(Dataset entries)
+ + +
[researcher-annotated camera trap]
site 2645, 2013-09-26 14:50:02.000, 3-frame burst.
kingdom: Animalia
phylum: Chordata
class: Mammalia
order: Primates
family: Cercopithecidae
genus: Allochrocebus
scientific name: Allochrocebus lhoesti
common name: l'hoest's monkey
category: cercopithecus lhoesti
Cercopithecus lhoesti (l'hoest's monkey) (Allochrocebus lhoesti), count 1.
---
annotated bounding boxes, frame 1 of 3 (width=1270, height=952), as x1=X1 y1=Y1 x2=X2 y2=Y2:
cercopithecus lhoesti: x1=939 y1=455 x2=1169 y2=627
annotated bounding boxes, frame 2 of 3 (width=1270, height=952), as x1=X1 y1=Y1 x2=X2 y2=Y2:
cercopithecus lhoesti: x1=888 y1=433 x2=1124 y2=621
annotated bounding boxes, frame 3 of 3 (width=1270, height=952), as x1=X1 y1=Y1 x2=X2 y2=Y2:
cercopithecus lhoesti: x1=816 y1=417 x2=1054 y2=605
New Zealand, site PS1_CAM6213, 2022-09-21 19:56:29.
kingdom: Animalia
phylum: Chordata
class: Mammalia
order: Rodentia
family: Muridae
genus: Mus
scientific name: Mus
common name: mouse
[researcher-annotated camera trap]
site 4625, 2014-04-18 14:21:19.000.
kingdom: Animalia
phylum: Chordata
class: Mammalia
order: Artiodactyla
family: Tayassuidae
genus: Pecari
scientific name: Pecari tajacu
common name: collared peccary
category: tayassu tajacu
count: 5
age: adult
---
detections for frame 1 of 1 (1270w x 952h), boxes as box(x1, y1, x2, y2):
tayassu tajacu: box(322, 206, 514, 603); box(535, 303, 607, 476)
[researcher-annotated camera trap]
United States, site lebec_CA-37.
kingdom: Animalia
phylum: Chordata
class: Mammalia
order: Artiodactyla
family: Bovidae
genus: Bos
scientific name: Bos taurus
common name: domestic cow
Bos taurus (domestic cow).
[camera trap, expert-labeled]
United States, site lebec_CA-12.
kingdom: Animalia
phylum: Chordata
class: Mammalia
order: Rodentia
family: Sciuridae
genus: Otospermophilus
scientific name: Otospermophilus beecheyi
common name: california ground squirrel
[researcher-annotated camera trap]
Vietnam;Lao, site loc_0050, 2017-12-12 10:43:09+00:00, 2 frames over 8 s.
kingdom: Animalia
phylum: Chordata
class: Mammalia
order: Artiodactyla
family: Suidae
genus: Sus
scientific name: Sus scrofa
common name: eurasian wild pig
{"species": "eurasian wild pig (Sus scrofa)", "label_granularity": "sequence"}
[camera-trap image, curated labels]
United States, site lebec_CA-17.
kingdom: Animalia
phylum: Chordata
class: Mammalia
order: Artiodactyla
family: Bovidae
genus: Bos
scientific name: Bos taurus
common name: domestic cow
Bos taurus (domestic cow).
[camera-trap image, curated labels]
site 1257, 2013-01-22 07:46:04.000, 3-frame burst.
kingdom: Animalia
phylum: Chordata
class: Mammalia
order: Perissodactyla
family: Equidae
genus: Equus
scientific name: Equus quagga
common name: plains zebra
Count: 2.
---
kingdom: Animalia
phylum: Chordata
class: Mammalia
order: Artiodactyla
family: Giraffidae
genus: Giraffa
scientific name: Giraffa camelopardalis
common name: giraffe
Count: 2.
+ + +
● **What the exercise asks**: Every record shown above should be written out again exactly.

● **Solution below**:
[researcher-annotated camera trap]
site 2645, 2013-09-26 14:50:02.000, 3-frame burst.
kingdom: Animalia
phylum: Chordata
class: Mammalia
order: Primates
family: Cercopithecidae
genus: Allochrocebus
scientific name: Allochrocebus lhoesti
common name: l'hoest's monkey
category: cercopithecus lhoesti
Cercopithecus lhoesti (l'hoest's monkey) (Allochrocebus lhoesti), count 1.
---
annotated bounding boxes, frame 1 of 3 (width=1270, height=952), as x1=X1 y1=Y1 x2=X2 y2=Y2:
cercopithecus lhoesti: x1=939 y1=455 x2=1169 y2=627
annotated bounding boxes, frame 2 of 3 (width=1270, height=952), as x1=X1 y1=Y1 x2=X2 y2=Y2:
cercopithecus lhoesti: x1=888 y1=433 x2=1124 y2=621
annotated bounding boxes, frame 3 of 3 (width=1270, height=952), as x1=X1 y1=Y1 x2=X2 y2=Y2:
cercopithecus lhoesti: x1=816 y1=417 x2=1054 y2=605
New Zealand, site PS1_CAM6213, 2022-09-21 19:56:29.
kingdom: Animalia
phylum: Chordata
class: Mammalia
order: Rodentia
family: Muridae
genus: Mus
scientific name: Mus
common name: mouse
[researcher-annotated camera trap]
site 4625, 2014-04-18 14:21:19.000.
kingdom: Animalia
phylum: Chordata
class: Mammalia
order: Artiodactyla
family: Tayassuidae
genus: Pecari
scientific name: Pecari tajacu
common name: collared peccary
category: tayassu tajacu
count: 5
age: adult
---
detections for frame 1 of 1 (1270w x 952h), boxes as box(x1, y1, x2, y2):
tayassu tajacu: box(322, 206, 514, 603); box(535, 303, 607, 476)
[researcher-annotated camera trap]
United States, site lebec_CA-37.
kingdom: Animalia
phylum: Chordata
class: Mammalia
order: Artiodactyla
family: Bovidae
genus: Bos
scientific name: Bos taurus
common name: domestic cow
Bos taurus (domestic cow).
[camera trap, expert-labeled]
United States, site lebec_CA-12.
kingdom: Animalia
phylum: Chordata
class: Mammalia
order: Rodentia
family: Sciuridae
genus: Otospermophilus
scientific name: Otospermophilus beecheyi
common name: california ground squirrel
[researcher-annotated camera trap]
Vietnam;Lao, site loc_0050, 2017-12-12 10:43:09+00:00, 2 frames over 8 s.
kingdom: Animalia
phylum: Chordata
class: Mammalia
order: Artiodactyla
family: Suidae
genus: Sus
scientific name: Sus scrofa
common name: eurasian wild pig
{"species": "eurasian wild pig (Sus scrofa)", "label_granularity": "sequence"}
[camera-trap image, curated labels]
United States, site lebec_CA-17.
kingdom: Animalia
phylum: Chordata
class: Mammalia
order: Artiodactyla
family: Bovidae
genus: Bos
scientific name: Bos taurus
common name: domestic cow
Bos taurus (domestic cow).
[camera-trap image, curated labels]
site 1257, 2013-01-22 07:46:04.000, 3-frame burst.
kingdom: Animalia
phylum: Chordata
class: Mammalia
order: Perissodactyla
family: Equidae
genus: Equus
scientific name: Equus quagga
common name: plains zebra
Count: 2.
---
kingdom: Animalia
phylum: Chordata
class: Mammalia
order: Artiodactyla
family: Giraffidae
genus: Giraffa
scientific name: Giraffa camelopardalis
common name: giraffe
Count: 2.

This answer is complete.